What you will do:
1. Set down the passage of the discussion about the unwelcome houseguest word for word, starting with "What are the" and going on through "invite any more)".
2. Take the discussion about the unwelcome houseguest further, beginning after its final sentence.

Reading text:
______

Aaaagh! Invited friend for visit; he's driving us crazy and wants to visit again!

Or tell him, “Hush hush. Keep it down. Voices carry.” :smiley:

Well, it will go away. I’m not sure what part of that is fucked up, though. Maybe the difference between us is that you would apparently feel “guilt inside” for avoiding a boorish houseguest, while I wouldn’t. Not sure what part of that is passive-agressive, though as to that, I’m not a big fan of aggressive-aggressive (also known as “rude”) as an alternative.

I don’t see what’s so awful about a passive-agressive approach, assuming you no longer want a relationship with this person. We’re not talking about ending a romantic relationship, where I’d think an explanation would be in order. Casual friendships end as life changes. People grow apart, get busy, lose touch. Losing touch intentionally is not that evil.
What are the chances that someone telling Bill, “You’re an open-mouth chewing butt-scratching cell phone abusing bore and that’s why we don’t want to spend time with you.” is going to make him close his mouth, stop scratching, and hang up the phone? All I see it accomplishing is pissing off Bill. (although you probably wouldn’t have to worry about him trying to wrangle an invite any more)

Years ago a friend of a friend who lives in my area thought it would be nice to get together. I could have told her that the reason I wouldn’t get together for coffee was that I didn’t want to spend 15 minutes having one-sided conversations with her self-absorbed sanctimonious self. Instead I gave vague non-excuses for not getting together until she quit asking. In the group of friends where we became aquainted, no one has anything good to say about this person, yet they keep inviting her to social occasions for fear of hurting her feelings. I knew there was a risk that if I didn’t get together with her that I might hurt her feelings. I think it’s more rude to pretend to want to spend time with someone you can barely stand.

______

Provided records:

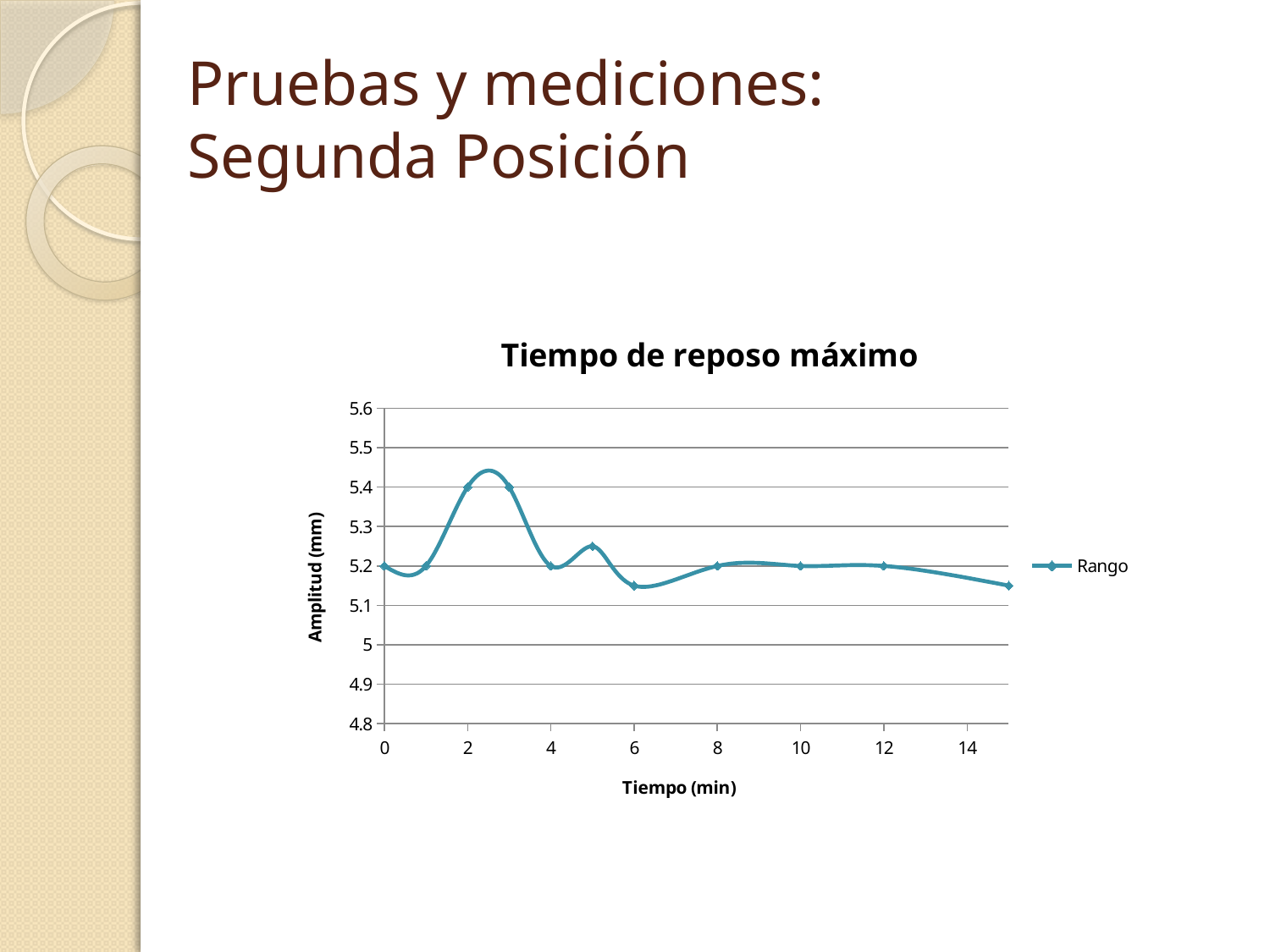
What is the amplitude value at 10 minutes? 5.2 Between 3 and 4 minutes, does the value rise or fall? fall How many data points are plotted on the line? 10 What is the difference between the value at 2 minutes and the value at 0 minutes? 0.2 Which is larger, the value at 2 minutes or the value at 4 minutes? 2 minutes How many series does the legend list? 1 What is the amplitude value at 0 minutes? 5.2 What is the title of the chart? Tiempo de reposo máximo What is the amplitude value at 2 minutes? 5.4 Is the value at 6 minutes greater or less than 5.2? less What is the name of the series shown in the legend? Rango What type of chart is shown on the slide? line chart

______

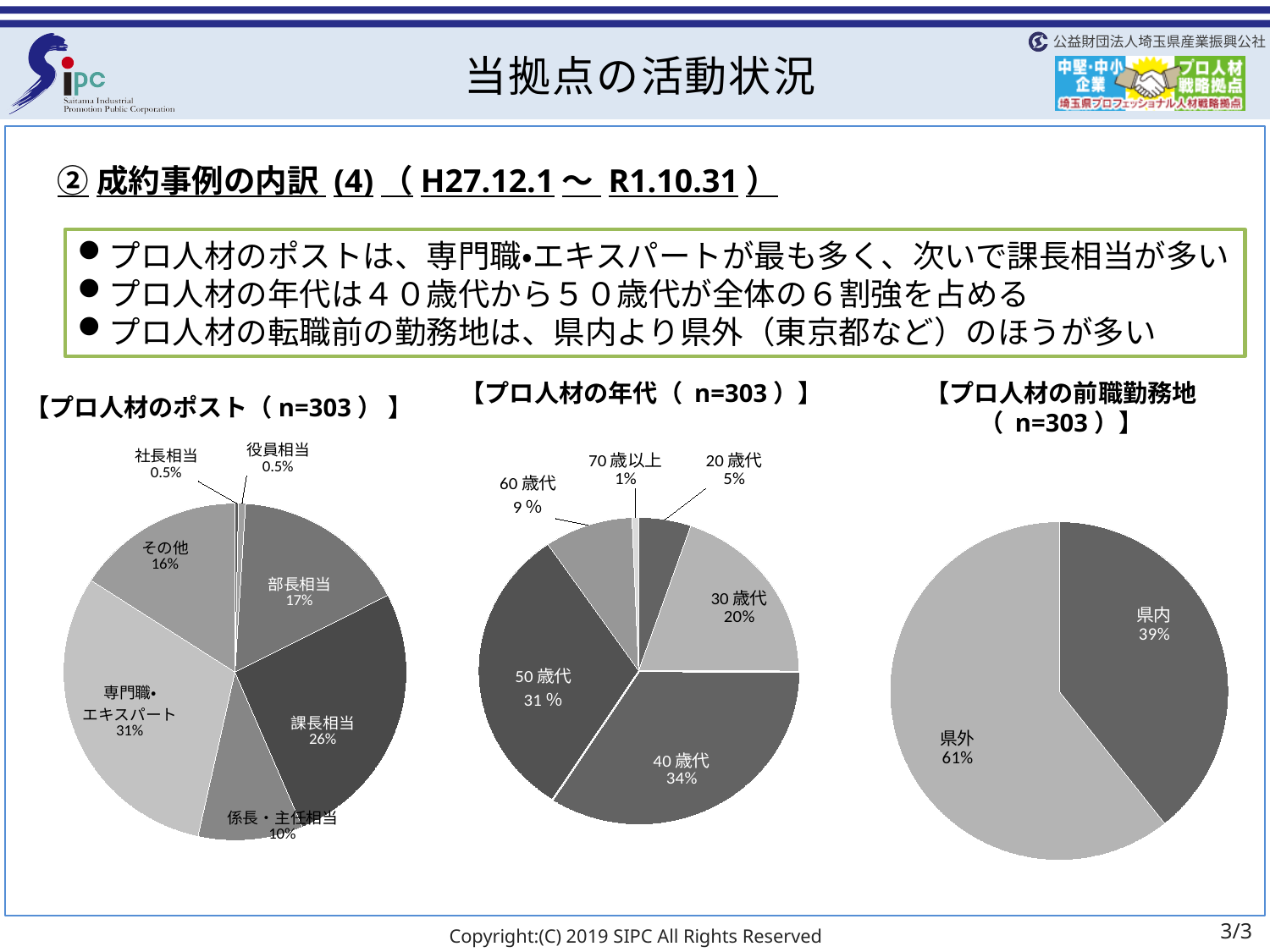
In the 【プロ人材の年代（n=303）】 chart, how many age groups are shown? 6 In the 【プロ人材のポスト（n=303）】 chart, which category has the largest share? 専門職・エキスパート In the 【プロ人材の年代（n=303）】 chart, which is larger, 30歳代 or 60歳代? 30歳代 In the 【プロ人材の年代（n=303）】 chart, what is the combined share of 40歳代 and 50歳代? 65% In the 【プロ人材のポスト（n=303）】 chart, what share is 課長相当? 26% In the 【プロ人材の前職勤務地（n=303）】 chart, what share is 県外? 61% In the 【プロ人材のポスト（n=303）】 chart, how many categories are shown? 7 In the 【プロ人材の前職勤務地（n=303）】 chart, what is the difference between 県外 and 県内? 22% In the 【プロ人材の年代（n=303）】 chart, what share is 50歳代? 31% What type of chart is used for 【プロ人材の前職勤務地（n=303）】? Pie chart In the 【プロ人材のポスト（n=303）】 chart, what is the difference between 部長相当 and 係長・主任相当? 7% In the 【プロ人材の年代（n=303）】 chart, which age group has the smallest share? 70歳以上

______

Your responses:
1.
What are the chances that someone telling Bill, “You’re an open-mouth chewing butt-scratching cell phone abusing bore and that’s why we don’t want to spend time with you.” is going to make him close his mouth, stop scratching, and hang up the phone? All I see it accomplishing is pissing off Bill. (although you probably wouldn’t have to worry about him trying to wrangle an invite any more)

2.
Before he leaves, if you have any other events like going out to dinner planned, say, “Hey, Bill, I do want to go out to dinner, but that cell phone? It’s driving me crazy. Can you leave it behind?”

If you make it about the cell phone, not him, he can apologize without feeling like he was personally attacked.

Humor can do much to soften criticisms.

My niece went on vacation with us and text-messaged her way into my bad graces. I finally approached her with my hand out. “Give it to me.”

“What?” She asked innocently.

“I’ve told 3 of my best jokes and you didn’t laugh once because you were distracted by that phone. So hand it over.”

She meekly handed it over. Then I said, “When we get back from the beach, you can talk to your friends all night if you want. But when we’re together doing family things, I’d appreciate it if Justin would stay on the counter where he belongs.”

No hurt feelings and the stupid cell phone stayed on the counter most of the time. Except my girls were pretty pissed because they knew that whatever glimmer of hope they had that mom would cave in to text messaging went right out the window.

This approach is one thing I absolutely hate about other people/relationships. It leaves the other person with no idea if they are invited back but you’re actaully busy, or if they should never ask to visit again. Sure, it avoids confrontation, but it seems to me that it’s more rude, since you’re treating the other person as if they can’t take a simple ‘yes’ or ‘no’ answer.

When he calls to ask if he can come visit again, tell him you turned the guest room into a meth lab. :stuck_out_tongue:

The problem is that a people don’t take “a simple ‘yes’ or ‘no’ answer”; they immediately follow up with “why not?” or “if not then, when?”

It’s true that when you ask to visit and the answer is “we’re busy” you don’t know if the people are really busy or avoiding you. That’s why you ask again, a maximum of twice more. Three “we’re busy” = “you’re not invited” and you catch that clue. I have no idea why anyone would think it more polite to be rude to someone’s face and hurt their feelings by making explicit the reasons you choose not to have them back.

Any request you make – for a date, to borrow something, to go somewhere – if the answer is “no” three times, the answer is just “no” and you stop asking.

Three times? I give people one chance. After that, they can contact me. Besides, no one is forcing you to tell them why you don’t want to visit again. Just ‘no’, end of story or an evasive non-answer. (though that non-answer doesn’t escape the rudeness issue, it does avoid giving an ambiguous answer)

You have neatly skipped over the part where they say “Okay, what about the next week?” or “Why not?” And they are “contacting you”, each time: “Can I come stay with you?”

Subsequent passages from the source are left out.